After some conversation, a different user brought something up that I found interesting.
“Do you know what an AI hallucination is?” wrote user EricGT, linking to a Wikipedia article about AI hallucinations. “If not then you have now seen one. ChatGPT created that to give you an answer. Notice that it did not provide any references. ChatGPT is not like a search engine such as Google that links to other pages for its results.”
This lead to me doing some more research, and it appears that hallucinations are a common problem amongst AI chatbots. I found a study done to assess their abilities with assessing scientific research.
“Using systematic reviews pertaining to shoulder rotator cuff pathology, these LLMs were tested by providing the same inclusion criteria and comparing the results with original systematic review references, serving as gold standards,” the study wrote. “Papers were considered ‘hallucinated’ if any 2 of the following information were wrong: title, first author, or year of publication. Hallucination rates stood at 39.6% (55/139) for GPT-3.5, 28.6% (34/119) for GPT-4, and 91.4% (95/104) for Bard (P<.001).”
The model I used for my experiment, GPT-4, had an almost 30% hallucination rate according to this study. However, I’ve also found rates of 1.5%, 3%, and 15-20%, depending on what methods you use. Regardless, the fact that other studies have found somewhat high rates make me not very confident in ChatGPT.

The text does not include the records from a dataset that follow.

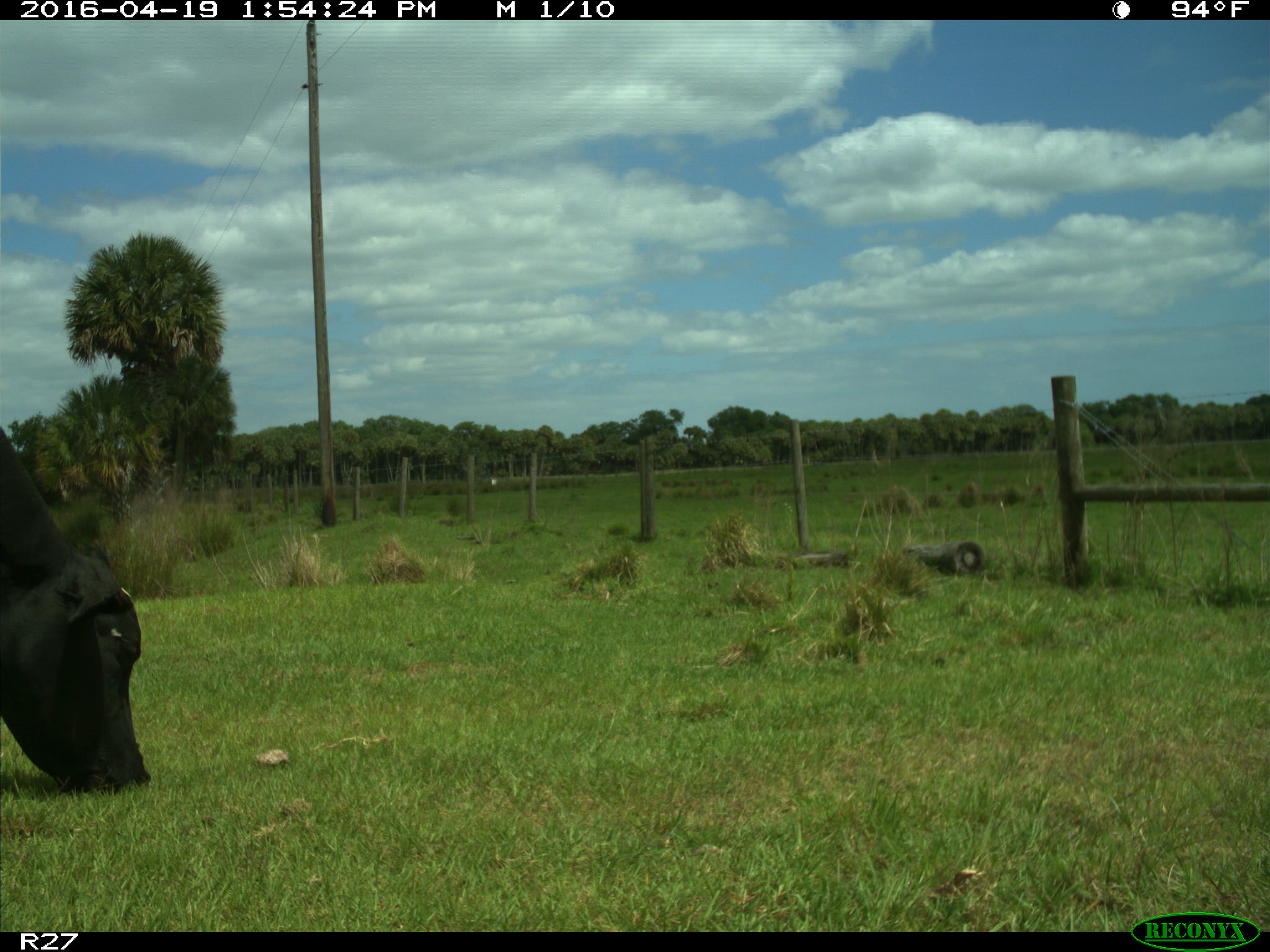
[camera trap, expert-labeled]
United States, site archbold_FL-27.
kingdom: Animalia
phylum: Chordata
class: Mammalia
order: Artiodactyla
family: Bovidae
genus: Bos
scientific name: Bos taurus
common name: domestic cow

This leads me into the biggest issue I found with ChatGPT’s suggestions in part three.
Break into shorter sentences for readability: “Still, it’s better than sitting at home watching other people have fun on TV. Falling asleep before the local news comes on is no fun. At least this is something productive.”

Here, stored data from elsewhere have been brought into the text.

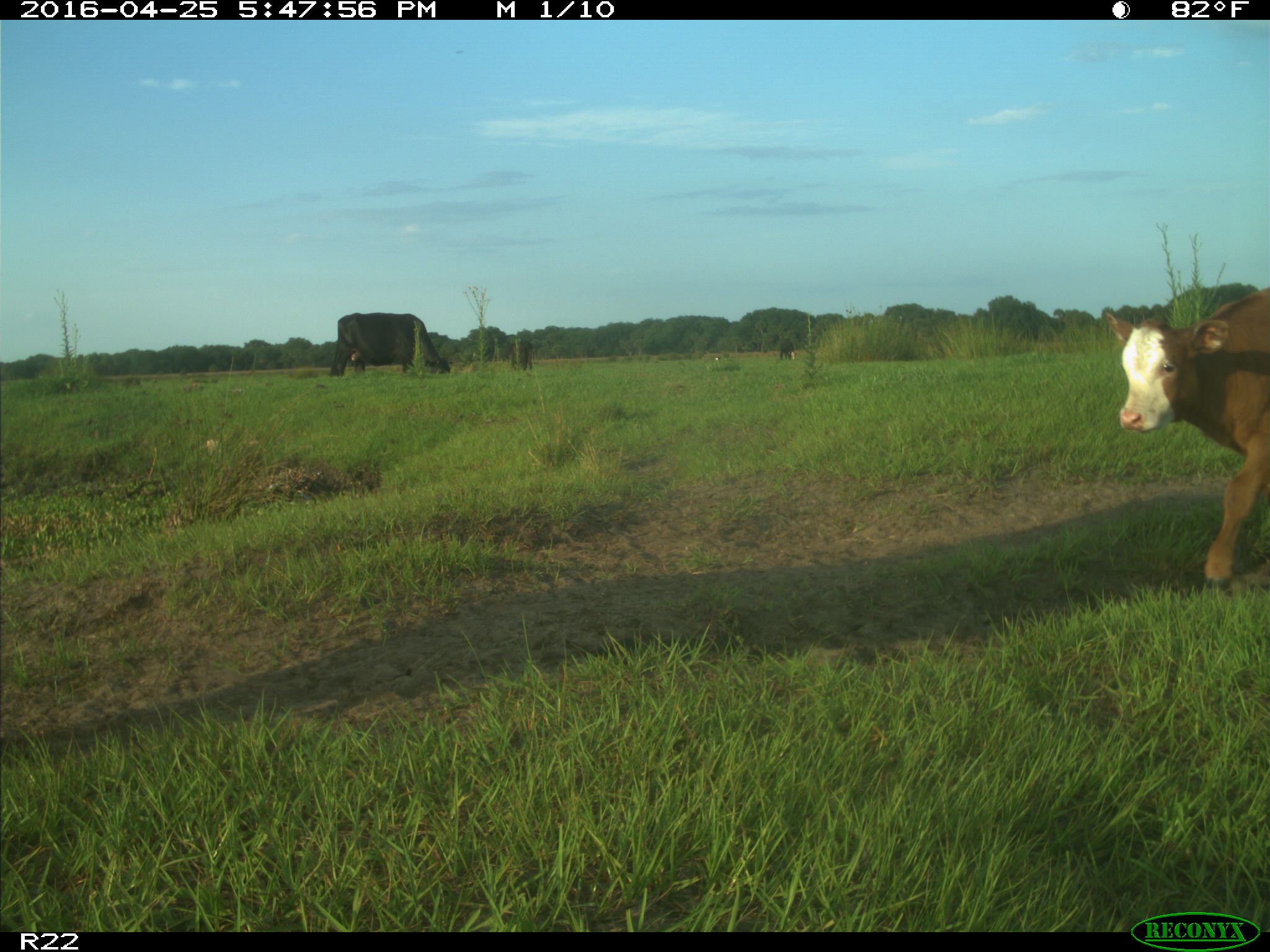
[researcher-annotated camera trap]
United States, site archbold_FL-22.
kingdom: Animalia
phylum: Chordata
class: Mammalia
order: Artiodactyla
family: Bovidae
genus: Bos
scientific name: Bos taurus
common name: domestic cow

I noticed something with the way it wanted me to edit this quote. In the original, the person we are quoting said this:
“My wife is making me go,” Jon Krasnof, a member of the Chamber of Commerce Board of Directors said. “Still its better than sitting at home watching other people have fun on tv and falling a sleep before the local news comes on at least this is something productive.”
ChatGPT added information that was never said in Krasnof’s quote. Krasnof never said that he didn’t find falling asleep on the couch watching TV fun! You can imply that, sure, but you’re putting words in his mouth. I don’t think I can really stress how much you can’t do that. This may just be a minor thing, but this does not give me confidence that AIs like ChatGPT wouldn’t edit quotes further, and change important context.
I think that ChatGPT is better than me in some aspects. It looks like it can catch errors in AP style much more consistently than I can. However, I do not trust it with actual editing, considering its tendency to make things up, alongside the fact that it is not opposed to adding unconfirmed information to quotes. While others may disagree, in this current state, AI should not have a place in editing.